In a conversation with my wife, before we left on vacation, I explained why I wanted to leave Southern California. Living in its oceanic conurbation had thinned my spirit. I need, I said with urgency, to be where the night sky is not obscured by city light. I need to stand on a hill under a clear night sky and see the stars. To be close to them. Since I moved to sprawling suburb thirty-nine years ago, I have only twice seen the celestial sphere in its vast splendor. Twenty-five years ago, my wife and I took an evening road trip to Death Valley. I drove my MGB with the top down. We were alone on the long, geometrically straight road up the valley. It was nearly midnight. The heavens were black and sprayed with infinite white stars. The stars were so close, that raising my hand out of the car, I could drag a wake of stars as if I were trolling still lake water off a motor boat. The experience was so exhilarating that we were speechless. On another occasion, we stood at the top of a San Bernardino mountain where we had a cabin at the 5400 foot level. It was August. We were above the inversion layer. Below us, a blanket of marine haze hid the endless Southern California city. Above us, the air was crystalline. The stars scattered as nearly in disorder across the inverted bowl of the night as if a Hollywood backdrop. A meteorite shot horizontally across the mid-horizon, surprising us. We thought it was an omen. As we walked down the mountain side, we felt thrill rise in us and pound our hearts.

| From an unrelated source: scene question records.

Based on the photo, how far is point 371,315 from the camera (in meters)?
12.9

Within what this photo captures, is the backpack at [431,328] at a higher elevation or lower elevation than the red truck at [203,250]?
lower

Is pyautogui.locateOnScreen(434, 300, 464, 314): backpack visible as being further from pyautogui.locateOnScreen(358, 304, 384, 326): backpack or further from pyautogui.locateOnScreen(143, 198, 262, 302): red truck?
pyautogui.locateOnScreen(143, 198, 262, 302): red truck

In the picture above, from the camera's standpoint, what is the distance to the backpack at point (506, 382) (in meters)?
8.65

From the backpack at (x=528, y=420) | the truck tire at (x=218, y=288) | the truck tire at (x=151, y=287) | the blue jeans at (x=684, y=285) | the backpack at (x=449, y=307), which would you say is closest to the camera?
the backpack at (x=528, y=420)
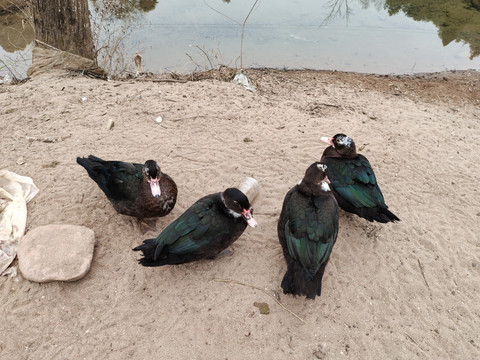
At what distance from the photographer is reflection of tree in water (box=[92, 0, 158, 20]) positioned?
10.4 metres

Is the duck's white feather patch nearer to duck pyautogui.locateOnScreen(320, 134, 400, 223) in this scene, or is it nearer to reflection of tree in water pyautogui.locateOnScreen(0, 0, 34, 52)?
duck pyautogui.locateOnScreen(320, 134, 400, 223)

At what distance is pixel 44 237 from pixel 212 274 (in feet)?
6.28

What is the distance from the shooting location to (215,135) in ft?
19.1

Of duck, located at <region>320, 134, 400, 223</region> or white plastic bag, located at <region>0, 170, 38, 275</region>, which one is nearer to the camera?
white plastic bag, located at <region>0, 170, 38, 275</region>

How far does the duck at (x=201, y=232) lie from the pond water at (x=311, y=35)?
20.1ft

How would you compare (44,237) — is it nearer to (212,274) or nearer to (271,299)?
(212,274)

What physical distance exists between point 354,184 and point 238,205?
63.4 inches

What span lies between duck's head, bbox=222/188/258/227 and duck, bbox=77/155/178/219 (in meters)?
0.81

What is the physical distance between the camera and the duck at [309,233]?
340cm

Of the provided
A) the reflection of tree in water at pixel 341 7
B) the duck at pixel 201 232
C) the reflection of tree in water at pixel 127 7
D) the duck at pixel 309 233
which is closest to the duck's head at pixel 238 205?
the duck at pixel 201 232

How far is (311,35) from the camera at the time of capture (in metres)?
11.2

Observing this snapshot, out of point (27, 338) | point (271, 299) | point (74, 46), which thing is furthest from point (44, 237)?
point (74, 46)

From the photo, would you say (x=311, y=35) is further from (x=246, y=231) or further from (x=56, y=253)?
(x=56, y=253)

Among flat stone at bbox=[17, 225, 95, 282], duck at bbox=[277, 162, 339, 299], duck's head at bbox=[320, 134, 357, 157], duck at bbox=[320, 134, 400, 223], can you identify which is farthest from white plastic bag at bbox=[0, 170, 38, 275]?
duck's head at bbox=[320, 134, 357, 157]
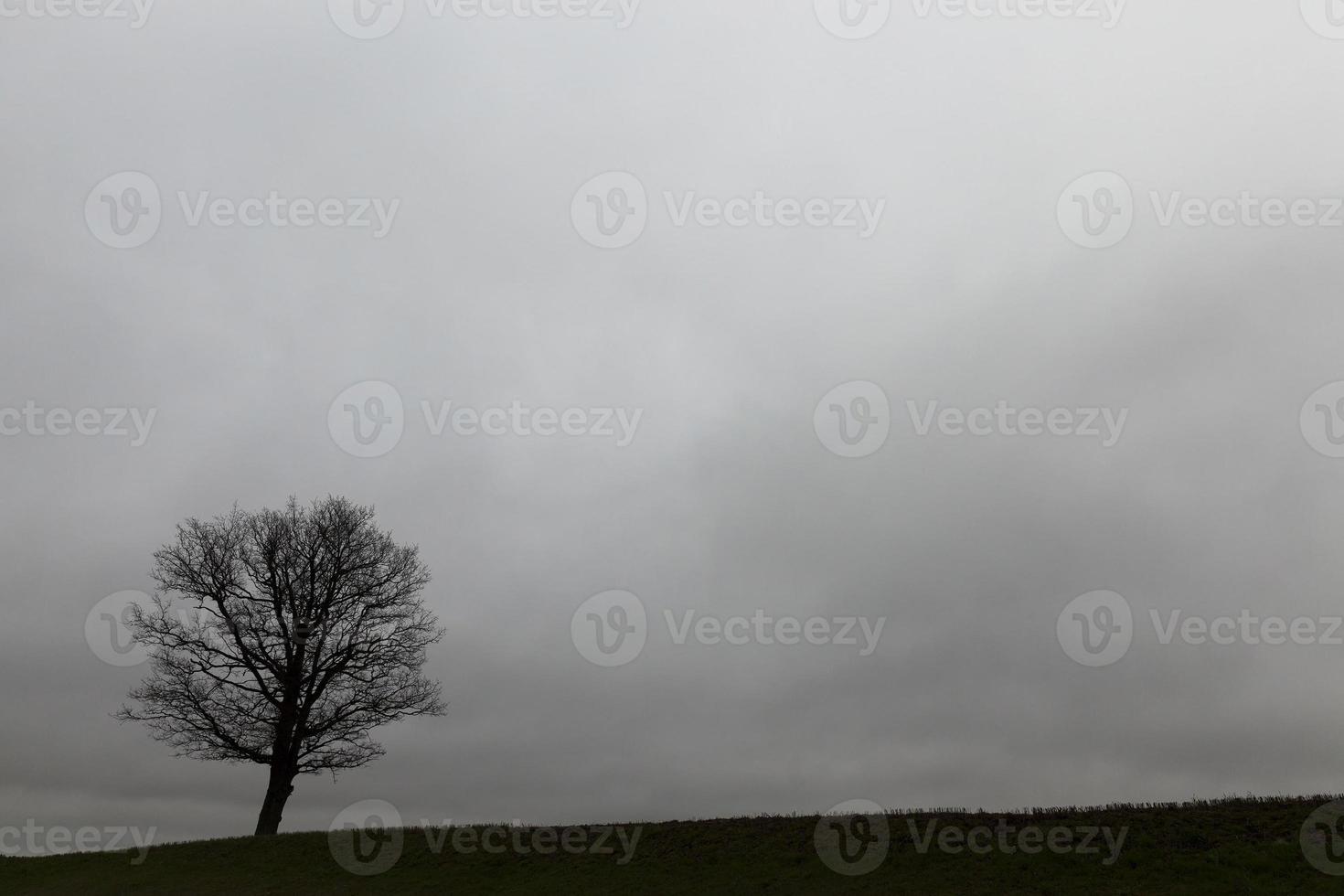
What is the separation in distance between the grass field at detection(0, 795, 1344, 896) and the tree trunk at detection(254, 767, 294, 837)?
4.21 ft

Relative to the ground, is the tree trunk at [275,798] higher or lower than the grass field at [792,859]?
higher

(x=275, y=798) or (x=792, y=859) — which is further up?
→ (x=275, y=798)

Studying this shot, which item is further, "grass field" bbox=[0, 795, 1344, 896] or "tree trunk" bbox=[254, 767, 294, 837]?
"tree trunk" bbox=[254, 767, 294, 837]

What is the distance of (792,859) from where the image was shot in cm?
2392

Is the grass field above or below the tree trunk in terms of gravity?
below

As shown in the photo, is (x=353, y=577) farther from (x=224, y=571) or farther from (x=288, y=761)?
(x=288, y=761)

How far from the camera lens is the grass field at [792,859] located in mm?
20266

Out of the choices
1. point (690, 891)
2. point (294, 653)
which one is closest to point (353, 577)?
point (294, 653)

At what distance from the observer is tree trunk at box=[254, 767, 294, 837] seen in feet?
103

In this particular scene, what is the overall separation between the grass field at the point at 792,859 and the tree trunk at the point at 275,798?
1.28 m

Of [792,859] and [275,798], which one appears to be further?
[275,798]

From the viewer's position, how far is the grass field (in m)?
20.3

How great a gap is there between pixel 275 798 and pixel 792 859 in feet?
64.2

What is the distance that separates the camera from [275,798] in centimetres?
3177
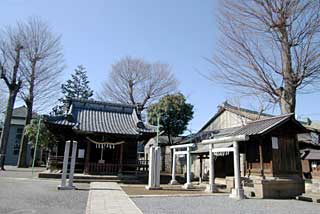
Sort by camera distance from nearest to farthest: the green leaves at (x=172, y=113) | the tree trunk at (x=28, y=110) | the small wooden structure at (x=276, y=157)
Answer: the small wooden structure at (x=276, y=157) < the tree trunk at (x=28, y=110) < the green leaves at (x=172, y=113)

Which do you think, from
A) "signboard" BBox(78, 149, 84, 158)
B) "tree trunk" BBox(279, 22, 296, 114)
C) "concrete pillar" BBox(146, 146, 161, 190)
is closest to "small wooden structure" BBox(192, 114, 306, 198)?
"tree trunk" BBox(279, 22, 296, 114)

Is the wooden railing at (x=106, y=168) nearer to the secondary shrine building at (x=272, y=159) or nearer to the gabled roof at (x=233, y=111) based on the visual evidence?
the secondary shrine building at (x=272, y=159)

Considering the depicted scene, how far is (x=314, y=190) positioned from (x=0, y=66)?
75.4ft

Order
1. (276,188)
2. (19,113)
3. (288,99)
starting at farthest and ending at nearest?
1. (19,113)
2. (288,99)
3. (276,188)

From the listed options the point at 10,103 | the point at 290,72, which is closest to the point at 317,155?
the point at 290,72

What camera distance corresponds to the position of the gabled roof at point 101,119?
16.9 meters

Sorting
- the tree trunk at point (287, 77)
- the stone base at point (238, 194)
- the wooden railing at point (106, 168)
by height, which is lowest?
the stone base at point (238, 194)

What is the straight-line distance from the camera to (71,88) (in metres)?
45.1

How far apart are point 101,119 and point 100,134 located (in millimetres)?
2124

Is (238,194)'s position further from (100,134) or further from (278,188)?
Result: (100,134)

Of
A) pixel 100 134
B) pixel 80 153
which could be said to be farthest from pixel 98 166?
pixel 100 134

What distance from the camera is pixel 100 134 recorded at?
16984mm

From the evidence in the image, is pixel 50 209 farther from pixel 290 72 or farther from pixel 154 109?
pixel 154 109

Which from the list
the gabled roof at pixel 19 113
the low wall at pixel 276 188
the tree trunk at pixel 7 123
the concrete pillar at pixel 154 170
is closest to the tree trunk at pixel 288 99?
the low wall at pixel 276 188
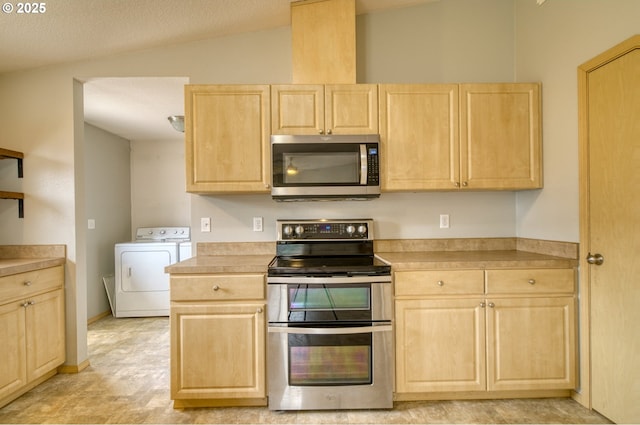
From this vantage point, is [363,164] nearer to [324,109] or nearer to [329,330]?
[324,109]

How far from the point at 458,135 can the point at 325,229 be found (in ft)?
3.68

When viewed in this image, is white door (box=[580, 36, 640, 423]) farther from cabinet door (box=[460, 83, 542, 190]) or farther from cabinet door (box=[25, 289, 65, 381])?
cabinet door (box=[25, 289, 65, 381])

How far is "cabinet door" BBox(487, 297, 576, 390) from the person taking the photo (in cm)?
208

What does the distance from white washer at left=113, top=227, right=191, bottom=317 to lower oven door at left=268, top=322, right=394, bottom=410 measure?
2.62 m

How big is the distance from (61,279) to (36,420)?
95cm

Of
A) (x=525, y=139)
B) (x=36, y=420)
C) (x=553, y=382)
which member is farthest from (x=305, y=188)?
(x=36, y=420)

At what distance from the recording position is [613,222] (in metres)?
1.86

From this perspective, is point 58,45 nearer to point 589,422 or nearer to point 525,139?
point 525,139

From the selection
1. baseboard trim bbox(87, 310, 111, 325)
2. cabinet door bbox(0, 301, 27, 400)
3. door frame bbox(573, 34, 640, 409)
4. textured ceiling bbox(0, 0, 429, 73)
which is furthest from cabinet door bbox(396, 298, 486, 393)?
baseboard trim bbox(87, 310, 111, 325)

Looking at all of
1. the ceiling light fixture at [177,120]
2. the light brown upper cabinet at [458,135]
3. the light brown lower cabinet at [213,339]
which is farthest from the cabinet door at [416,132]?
the ceiling light fixture at [177,120]

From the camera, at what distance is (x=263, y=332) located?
2.04m

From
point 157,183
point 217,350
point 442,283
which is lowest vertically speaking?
point 217,350

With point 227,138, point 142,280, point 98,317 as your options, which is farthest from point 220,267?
point 98,317

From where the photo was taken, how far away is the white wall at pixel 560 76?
1962 millimetres
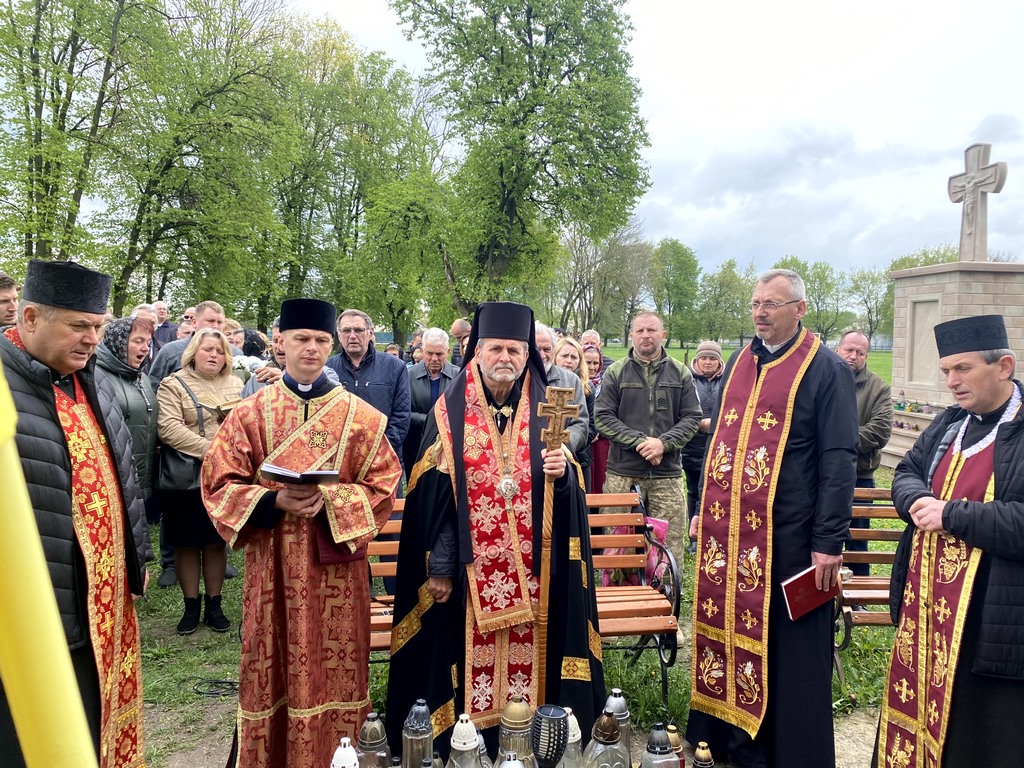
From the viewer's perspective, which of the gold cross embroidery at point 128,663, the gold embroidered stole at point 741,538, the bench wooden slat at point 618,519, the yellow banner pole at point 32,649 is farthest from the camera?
the bench wooden slat at point 618,519

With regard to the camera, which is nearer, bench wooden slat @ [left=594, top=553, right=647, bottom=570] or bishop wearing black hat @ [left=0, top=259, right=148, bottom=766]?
bishop wearing black hat @ [left=0, top=259, right=148, bottom=766]

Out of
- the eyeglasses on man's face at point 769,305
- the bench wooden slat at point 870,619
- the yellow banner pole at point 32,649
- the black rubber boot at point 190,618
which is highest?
the eyeglasses on man's face at point 769,305

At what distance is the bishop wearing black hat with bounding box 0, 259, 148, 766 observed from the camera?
2.55 metres

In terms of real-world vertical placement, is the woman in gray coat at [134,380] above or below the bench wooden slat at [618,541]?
above

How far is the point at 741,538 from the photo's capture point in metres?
3.76

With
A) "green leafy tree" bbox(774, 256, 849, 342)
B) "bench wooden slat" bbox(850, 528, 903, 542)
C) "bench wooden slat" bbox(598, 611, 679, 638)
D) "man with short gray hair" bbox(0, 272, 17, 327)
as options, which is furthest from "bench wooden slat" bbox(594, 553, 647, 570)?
"green leafy tree" bbox(774, 256, 849, 342)

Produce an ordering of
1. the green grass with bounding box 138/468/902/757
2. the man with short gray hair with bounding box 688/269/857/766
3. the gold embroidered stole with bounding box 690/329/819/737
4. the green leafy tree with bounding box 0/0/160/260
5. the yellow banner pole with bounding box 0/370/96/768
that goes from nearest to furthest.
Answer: the yellow banner pole with bounding box 0/370/96/768 < the man with short gray hair with bounding box 688/269/857/766 < the gold embroidered stole with bounding box 690/329/819/737 < the green grass with bounding box 138/468/902/757 < the green leafy tree with bounding box 0/0/160/260

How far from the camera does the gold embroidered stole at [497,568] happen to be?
3387mm

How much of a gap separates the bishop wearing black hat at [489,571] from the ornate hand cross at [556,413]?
93mm

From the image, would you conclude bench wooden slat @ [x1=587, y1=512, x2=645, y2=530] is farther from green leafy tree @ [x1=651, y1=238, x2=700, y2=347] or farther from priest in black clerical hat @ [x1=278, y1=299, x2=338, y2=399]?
green leafy tree @ [x1=651, y1=238, x2=700, y2=347]

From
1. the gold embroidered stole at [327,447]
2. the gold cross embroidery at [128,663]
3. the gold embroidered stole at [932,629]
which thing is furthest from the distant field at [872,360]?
the gold cross embroidery at [128,663]

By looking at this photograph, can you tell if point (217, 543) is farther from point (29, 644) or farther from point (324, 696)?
point (29, 644)

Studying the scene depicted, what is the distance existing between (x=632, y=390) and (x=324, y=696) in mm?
3599

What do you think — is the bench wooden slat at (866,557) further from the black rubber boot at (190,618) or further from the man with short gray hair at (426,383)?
the black rubber boot at (190,618)
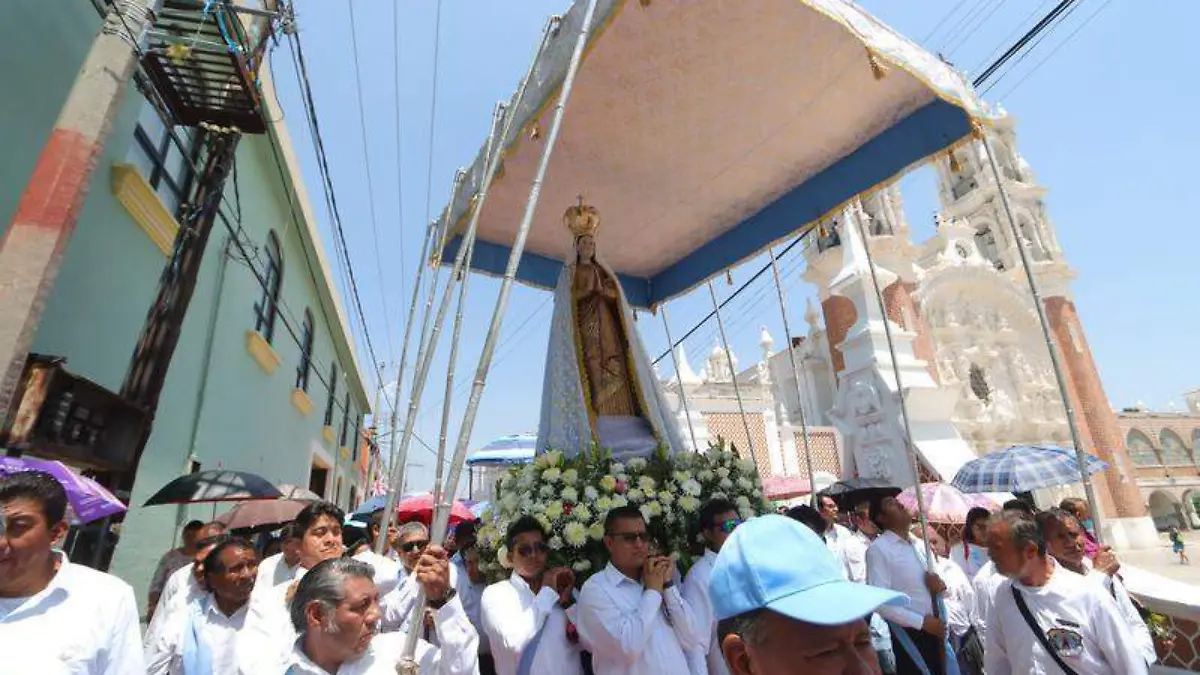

Those rare events were all the night sky offered in nearly four decades. The celestial drama had been but a stranger, who appeared unexpectedly in our lives. I felt the visitor's disappearance as loss. Over time, lesser concerns fell off me like layers of unnecessary clothing. But the celestial guest's departure grew in significance, a repressed memory that emerged into consciousness, fragment by fragment, as experiences accidentally focused a searchlight into this or that dark corner of my mind. Eventually, loss felt like alienation. Perhaps I should have expected my predicament. Since humanity's prehistoric emergence, we have lived in two worlds, feet on the ground, minds in the heavens. Every night we would observe our privileged position. Now, only within the last few hundred years, we have buried ourselves in the dark illumination of cities, blind to the soaring spiritual exhilaration above us, standing aside from the world. So I arrived at the understanding that I was in the wrong place and the wrong time; and that, before I die, I need to find the right place and the right time.
Several days after we arrived in West Virginia on our business vacation, we returned late at night from Beckley to Greenbrier County. We are staying at a friend's cottage in the middle of her farm land, surrounded only by miles of grassy pasture, small herds of horses, cattle, goats, and sheep. The only lights were yellow dots of distant farm houses. We were unaware it was a moonless night, but felt the black air as an unfamiliarity. I parked our rental car in the middle of the field and we exited toward our dark cottage. I glanced upward. The sky was clear. From horizon to horizon, the sky was painted with millions of stars. And through the middle was the Milky Way. The air was so clear and still that I believed I could see individual stars in the infinite splash of galactic stars that belted the bowl of the heavens. I fell back against the car for support and to rest my head. I was hypnotized. I had taught the Copernican revolution and Galileo's astronomical discoveries every year of my professorial career; now I was the Italian astronomer. When the stars are unveiled, every time anyone sees them, they are seen for the first time. Galileo called the stars messengers. They are. And I know their message. I am home. I am ready.